Nike CEO: 'Digital is the foundation' of retail now

On Nike’s third-quarter earnings call Tuesday, CEO Mark Parker declared that the typical retail consumer “has decided digital isn’t just part of the shopping experience, digital is the foundation of it.”

Well, duh.

Digital shopping has been disrupting brick-and-mortar retail for years and years. And if any consumer brand or retail chain is just now deciding that digital is now the bedrock of retail, not just an additive option, it’s far too late for them.

Sports Authority, City Sports, Eastern Mountain Sports, Sports Chalet, Bob’s Stores, and Golfsmith were all too slow to wake up to digital. Sears was too slow and now risks going out of business, though its mistakes extend far beyond just lack of online innovation. Teen apparel brand Bebe is shutting all its stores and moving online-only.

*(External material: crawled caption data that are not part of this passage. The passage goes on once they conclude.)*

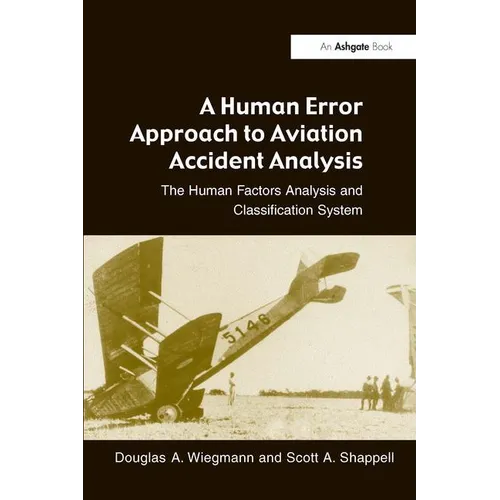 A Human Error Approach to Aviation Accident Analysis: The Human Factors Analysis and Classification System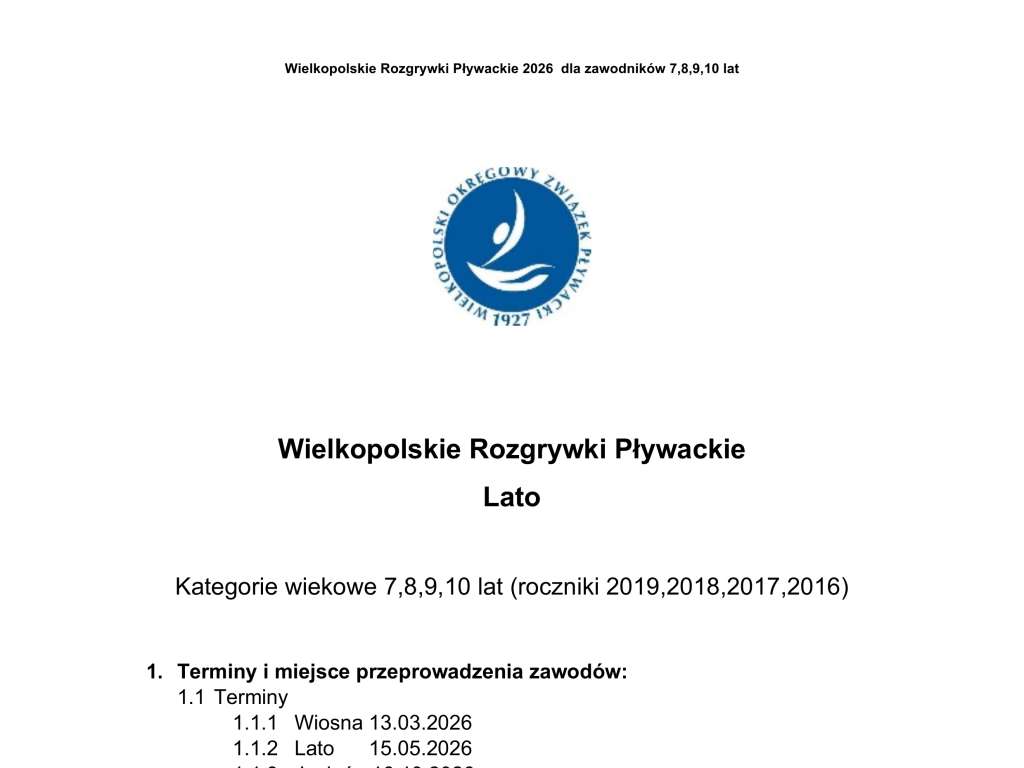 Wielkopolskie Rozgrywki Pływackie Lato kategorie wiekowe 7,8,9,10 lat (roczniki 2019,2018,2017,2016)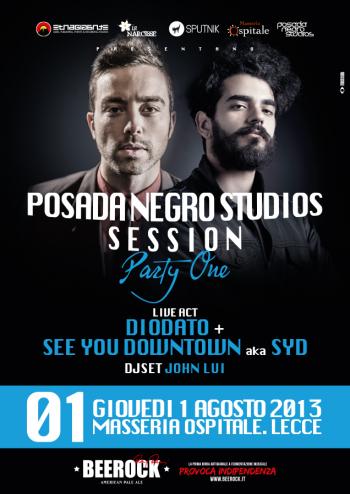 Posada Negro Studios Session Party One – Diodato e See You Downtown Aka Syd live Act
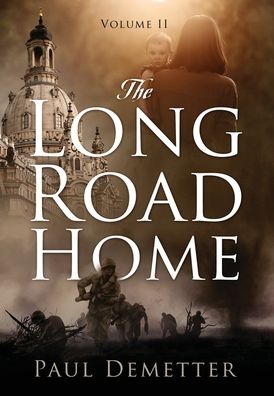 Cover for Paul Demetter · The Long Road Home (Hardcover Book) (2022)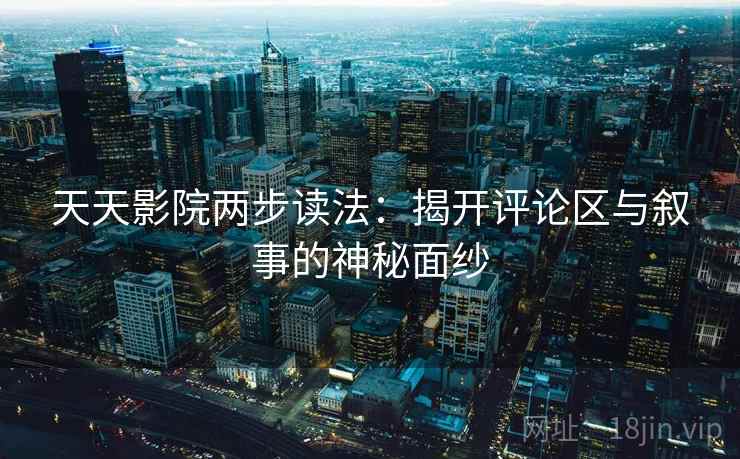 天天影院两步读法：揭开评论区与叙事的神秘面纱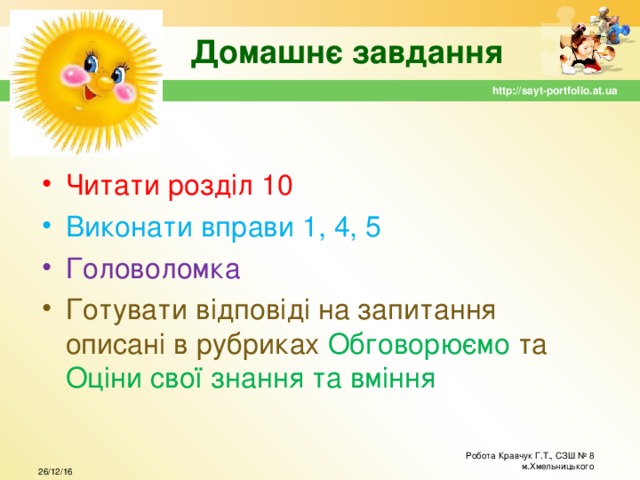 Домашнє завдання http://sayt-portfolio.at.ua Читати розділ 10 Виконати вправи 1, 4, 5 Головоломка Готувати відповіді на запитання описані в рубриках Обговорюємо та Оціни свої знання та вміння Робота Кравчук Г.Т., СЗШ № 8 м.Хмельницького 26/12/16 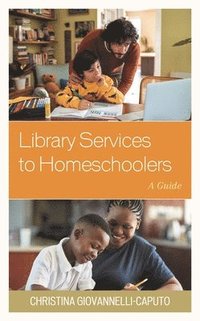 bokomslag Library Services to Homeschoolers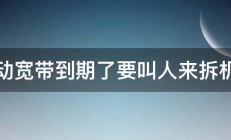 移动宽带到期了要叫人来拆机吗 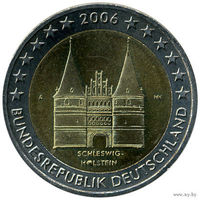 Германия 2 евро 2006 года, D. "Голштинские ворота в Любеке, Шлезвиг-Гольштейн". Сторгуй за свою цену, предложи обмен!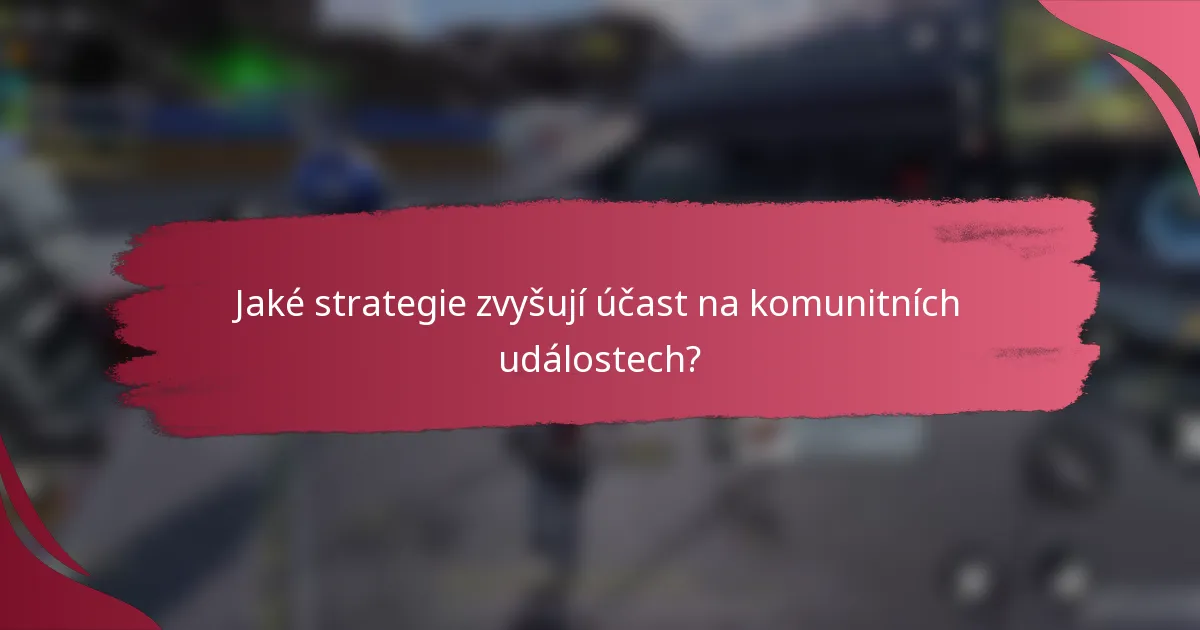 Jaké strategie zvyšují účast na komunitních událostech?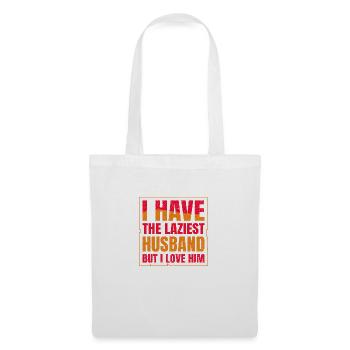 I have the Laziest Husband but i love him - Tote Bag - white - Front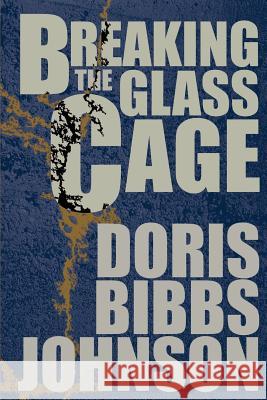 Breaking The Glass Cage Doris Bibbs Johnson 9780595270606 iUniverse - książka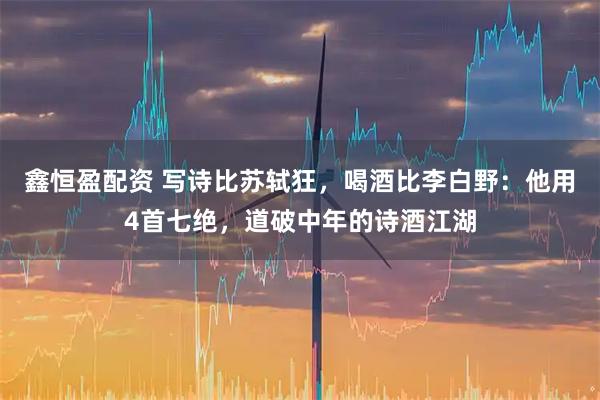 鑫恒盈配资 写诗比苏轼狂，喝酒比李白野：他用4首七绝，道破中年的诗酒江湖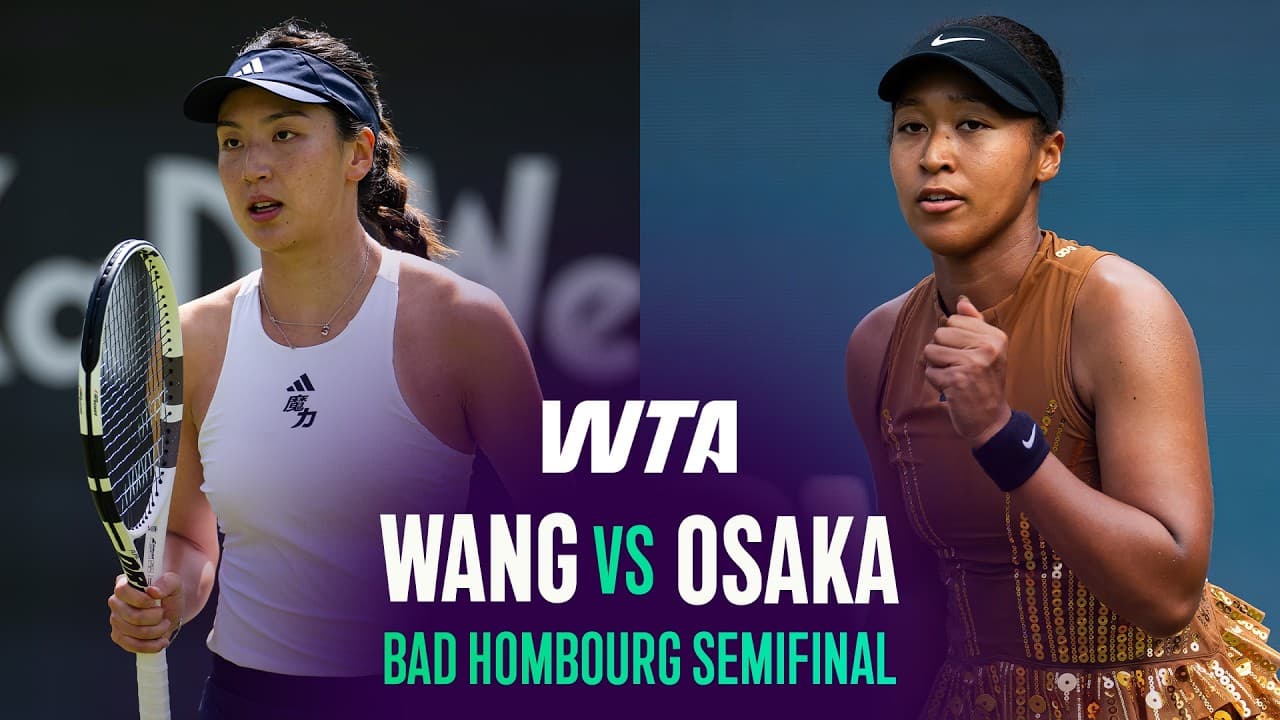 Xinyu Wang vs. Naomi Osaka | 2026 Bad Homburg Semifinal | WTA Match Highlights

But other consumer brands adapted faster to digital retail. Nike, despite a number of dark clouds in its earnings report, appears to be one of them.

Nike CEO Mark Parker in Manhattan in 2016 (Getty)
Nike CEO Mark Parker in Manhattan in 2016 (Getty)

Yes, Nike missed on revenues, sending its shares down 6%; its global future orders were down 4% overall; its stock fell nearly 19% in 2016 (it’s doing much better this year so far); its basketball performance sneakers are struggling (that is a category that has collapsed for the whole athletic footwear industry); it is facing brutal competition from Adidas, which is soaring.

Parker also cited the rise in price-promoting (i.e. discounting) by stores, which is hurting sales. (He said American retail is “not in a steady state,” which is quite an understatement.)

Nike, Adidas, and Under Armour stock in 2017 so far
Nike, Adidas, and Under Armour stock in 2017 so far

But hidden amid the bad news were some encouraging digital details about Nike’s future.

Nike said it is seeing more sales through its Nike Plus mobile retail app than ever before, and that digital shoppers spend two times as much per transaction as brick-and-mortar shoppers.

Think about that: digital shoppers spend more.

You can see where the puck is headed: emphasize the ease of buying online, make stores experiential and glitzy but don’t expect them to be the focus.

And Nike indicated that’s what it will do now. “The consumer responds to a simpler, faster, and more personal connection,” Parker said on the call. Personal connection is what the Nike Plus app emphasizes; it gets to know you and your shopping habits. Today’s shoppers like that, clearly. Nike brand president Trevor Edwards added, “We see the opportunity to leverage Nike digital membership to elevate personal service broadly across the marketplace.”

So, yes, brick-and-mortar chains are in a slow, painful, public death march. But consumer brands (and a select few wholesalers, too) will survive if they’ve prepared for the move to digital—a move that is no longer “coming,” but now is here.